▸ Task details: When you copy the listing, skip the images and return each line verbatim.

[[ Data extract open ]]

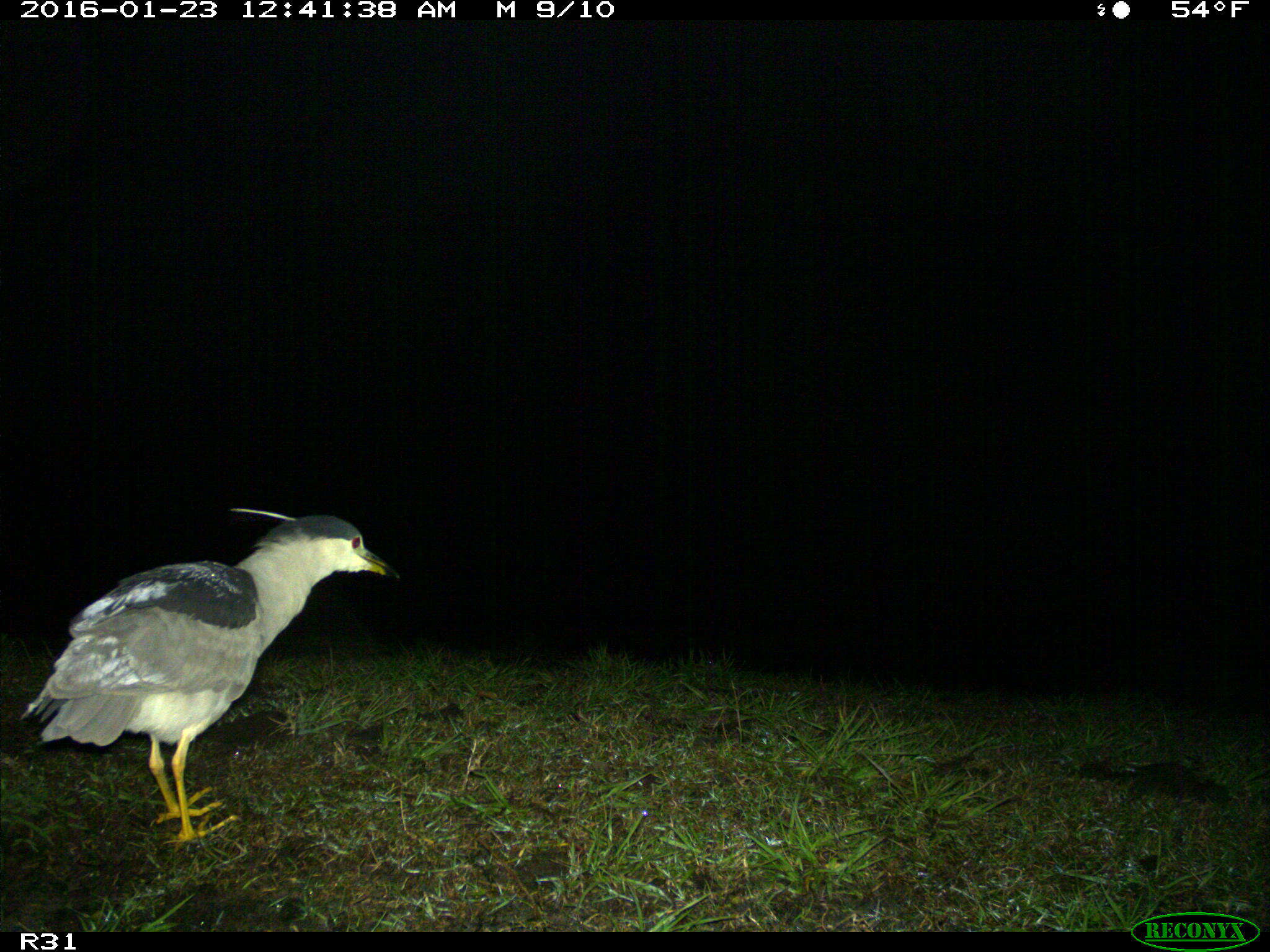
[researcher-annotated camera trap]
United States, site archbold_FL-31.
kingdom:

[[ Data extract closed ]]

▸ Solution to this problem:
[researcher-annotated camera trap]
United States, site archbold_FL-31.
kingdom:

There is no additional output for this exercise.